Textauszug:
+ + +

Herr Huber las Zeitung und hat sich an einer Stelle geärgert. Im SÜDKURIER stand ein Bericht unter der Überschrift „Baulöwe gefährdet Hesse-Haus“. Mit dem Baulöwen sind er und sein Bruder Edgar gemeint.

HEH baut gerne Mehrfamilienhäuser

Die beiden Geschäftsführer wollen gegenüber des Hesse-Hauses ein ziemlich fülliges Gebäude mit zehn Wohnungen bauen. „Nein, Baulöwen sind wir nicht“, sagt Hartmut Huber am Telefon. Er ist freundlich und spricht mit dem Journalisten wie mit einem potenziellen Kunden, der selbst eine Wohnung kaufen will.

Hartmut Hubers einnehmendes Büro-Schwäbisch weckt Vertrauen, doch er weiß: „In Baden laufen die Uhren anders.“

HEH heißt die Firma der Huber-Brüder, sie sitzt in Hemmingen im Kreis Ludwigsburg, im Herzen von Württemberg. HEH baut gerne Mehrfamilienhäuser. Auf der Webseite wird die Handschrift der Firma erkennbar: Es sind sehr solide wirkende Anwesen mit Ansage – Wohnfestungen mit breiten Fensterrahmen.

+ + +

Gezeigtes Material:
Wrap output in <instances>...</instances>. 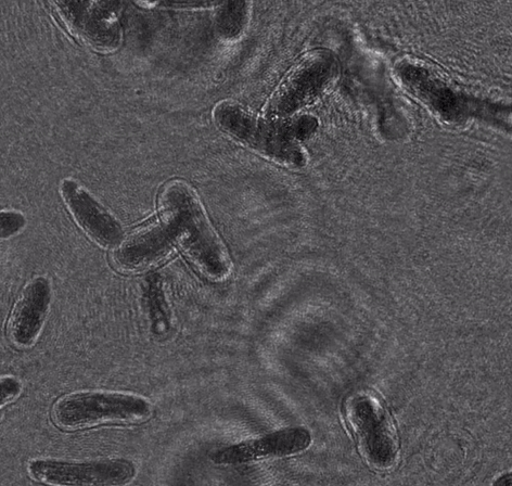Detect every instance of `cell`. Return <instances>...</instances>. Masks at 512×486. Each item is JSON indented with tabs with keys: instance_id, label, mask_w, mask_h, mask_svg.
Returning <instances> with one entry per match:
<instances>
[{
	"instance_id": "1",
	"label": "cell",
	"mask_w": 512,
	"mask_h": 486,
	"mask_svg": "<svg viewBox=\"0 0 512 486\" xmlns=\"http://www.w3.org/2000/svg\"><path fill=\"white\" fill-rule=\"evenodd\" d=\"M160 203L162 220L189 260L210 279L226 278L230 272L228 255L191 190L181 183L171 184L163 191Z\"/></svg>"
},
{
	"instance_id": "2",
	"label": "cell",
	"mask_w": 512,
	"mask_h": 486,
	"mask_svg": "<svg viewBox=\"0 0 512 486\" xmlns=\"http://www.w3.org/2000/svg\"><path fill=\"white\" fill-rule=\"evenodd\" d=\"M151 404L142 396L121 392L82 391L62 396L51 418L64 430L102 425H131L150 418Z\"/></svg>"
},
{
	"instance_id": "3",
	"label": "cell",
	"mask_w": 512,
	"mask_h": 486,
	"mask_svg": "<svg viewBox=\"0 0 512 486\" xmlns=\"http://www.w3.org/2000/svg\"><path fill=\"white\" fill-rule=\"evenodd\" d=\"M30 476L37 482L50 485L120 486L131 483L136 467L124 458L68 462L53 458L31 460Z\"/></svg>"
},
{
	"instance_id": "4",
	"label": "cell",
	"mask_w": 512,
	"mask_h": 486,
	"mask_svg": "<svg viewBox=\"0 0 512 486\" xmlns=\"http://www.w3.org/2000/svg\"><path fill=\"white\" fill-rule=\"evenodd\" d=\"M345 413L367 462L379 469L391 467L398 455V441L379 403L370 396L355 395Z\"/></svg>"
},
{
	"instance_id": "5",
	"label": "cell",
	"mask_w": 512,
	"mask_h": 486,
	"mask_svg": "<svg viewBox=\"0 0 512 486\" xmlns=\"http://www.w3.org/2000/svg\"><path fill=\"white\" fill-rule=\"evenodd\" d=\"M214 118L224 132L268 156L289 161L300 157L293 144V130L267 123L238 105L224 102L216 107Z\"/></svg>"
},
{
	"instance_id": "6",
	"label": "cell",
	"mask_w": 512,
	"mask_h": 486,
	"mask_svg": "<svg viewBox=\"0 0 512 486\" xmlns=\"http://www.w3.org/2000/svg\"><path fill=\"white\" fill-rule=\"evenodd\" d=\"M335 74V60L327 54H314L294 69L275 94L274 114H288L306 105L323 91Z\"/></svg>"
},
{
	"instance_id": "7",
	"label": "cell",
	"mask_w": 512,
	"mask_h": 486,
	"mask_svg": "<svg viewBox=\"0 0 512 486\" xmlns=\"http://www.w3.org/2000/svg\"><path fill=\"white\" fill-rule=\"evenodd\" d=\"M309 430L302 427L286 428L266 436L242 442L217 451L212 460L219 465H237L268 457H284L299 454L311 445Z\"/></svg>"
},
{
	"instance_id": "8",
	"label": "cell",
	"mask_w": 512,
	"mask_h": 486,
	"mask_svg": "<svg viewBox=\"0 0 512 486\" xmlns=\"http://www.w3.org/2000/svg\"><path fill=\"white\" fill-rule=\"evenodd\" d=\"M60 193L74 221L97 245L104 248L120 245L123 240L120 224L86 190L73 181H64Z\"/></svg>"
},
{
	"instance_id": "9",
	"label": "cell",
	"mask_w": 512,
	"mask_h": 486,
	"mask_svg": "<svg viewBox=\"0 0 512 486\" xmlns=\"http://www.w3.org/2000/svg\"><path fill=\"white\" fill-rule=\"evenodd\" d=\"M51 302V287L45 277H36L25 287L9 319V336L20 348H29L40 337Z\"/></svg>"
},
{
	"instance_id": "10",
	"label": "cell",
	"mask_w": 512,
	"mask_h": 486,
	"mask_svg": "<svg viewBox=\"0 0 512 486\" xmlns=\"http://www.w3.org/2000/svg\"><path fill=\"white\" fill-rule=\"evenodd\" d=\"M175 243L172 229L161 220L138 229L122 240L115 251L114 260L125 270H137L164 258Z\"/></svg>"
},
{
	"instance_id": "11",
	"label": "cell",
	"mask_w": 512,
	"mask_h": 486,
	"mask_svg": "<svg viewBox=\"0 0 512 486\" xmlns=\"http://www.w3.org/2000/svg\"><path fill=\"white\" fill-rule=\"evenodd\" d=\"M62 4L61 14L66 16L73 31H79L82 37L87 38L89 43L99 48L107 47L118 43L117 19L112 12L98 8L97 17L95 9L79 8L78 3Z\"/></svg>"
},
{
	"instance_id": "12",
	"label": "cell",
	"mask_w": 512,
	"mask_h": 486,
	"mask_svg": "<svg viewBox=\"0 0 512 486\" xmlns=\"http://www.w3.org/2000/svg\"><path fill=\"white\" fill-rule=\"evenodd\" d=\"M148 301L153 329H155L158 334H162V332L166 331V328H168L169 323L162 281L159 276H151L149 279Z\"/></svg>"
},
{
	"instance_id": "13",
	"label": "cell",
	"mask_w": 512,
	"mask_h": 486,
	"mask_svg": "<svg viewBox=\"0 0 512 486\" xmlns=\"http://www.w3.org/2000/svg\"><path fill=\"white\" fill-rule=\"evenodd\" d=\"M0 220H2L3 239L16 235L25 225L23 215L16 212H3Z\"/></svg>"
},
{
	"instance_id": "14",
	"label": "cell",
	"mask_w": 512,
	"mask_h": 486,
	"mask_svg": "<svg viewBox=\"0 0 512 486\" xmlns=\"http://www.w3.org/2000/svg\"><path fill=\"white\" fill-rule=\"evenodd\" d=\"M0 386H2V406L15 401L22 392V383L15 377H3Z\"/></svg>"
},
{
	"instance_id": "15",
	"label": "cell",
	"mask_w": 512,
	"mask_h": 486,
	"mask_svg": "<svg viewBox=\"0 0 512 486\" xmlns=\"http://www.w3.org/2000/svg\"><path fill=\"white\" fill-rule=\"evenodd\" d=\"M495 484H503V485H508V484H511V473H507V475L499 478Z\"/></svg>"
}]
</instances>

+ + +

Aufgaben:
1) Prüfe, ob die folgenden Aussagen mit dem Textauszug übereinstimmen, und belege jede Antwort mit Ja oder Nein sowie den entscheidenden Worten des Textauszugs im genauen Wortlaut. (a) Die Firma HEH hat ihren Sitz in Hemmingen im Kreis Ludwigsburg. (b) Das geplante Gebäude gegenüber dem Hesse-Haus soll zehn Wohnungen haben. (c) Hartmut Huber bezeichnet sich und seinen Bruder selbst als Baulöwen.
2) Gib den Textauszug von „Die beiden Geschäftsführer“ bis einschließlich „mit breiten Fensterrahmen.“ wortgetreu wieder.

Lösungen:
1)
(a) Ja: „sie sitzt in Hemmingen im Kreis Ludwigsburg“
(b) Ja: „ein ziemlich fülliges Gebäude mit zehn Wohnungen“
(c) Nein: „Nein, Baulöwen sind wir nicht“

2)
Die beiden Geschäftsführer wollen gegenüber des Hesse-Hauses ein ziemlich fülliges Gebäude mit zehn Wohnungen bauen. „Nein, Baulöwen sind wir nicht“, sagt Hartmut Huber am Telefon. Er ist freundlich und spricht mit dem Journalisten wie mit einem potenziellen Kunden, der selbst eine Wohnung kaufen will.

Hartmut Hubers einnehmendes Büro-Schwäbisch weckt Vertrauen, doch er weiß: „In Baden laufen die Uhren anders.“

HEH heißt die Firma der Huber-Brüder, sie sitzt in Hemmingen im Kreis Ludwigsburg, im Herzen von Württemberg. HEH baut gerne Mehrfamilienhäuser. Auf der Webseite wird die Handschrift der Firma erkennbar: Es sind sehr solide wirkende Anwesen mit Ansage – Wohnfestungen mit breiten Fensterrahmen.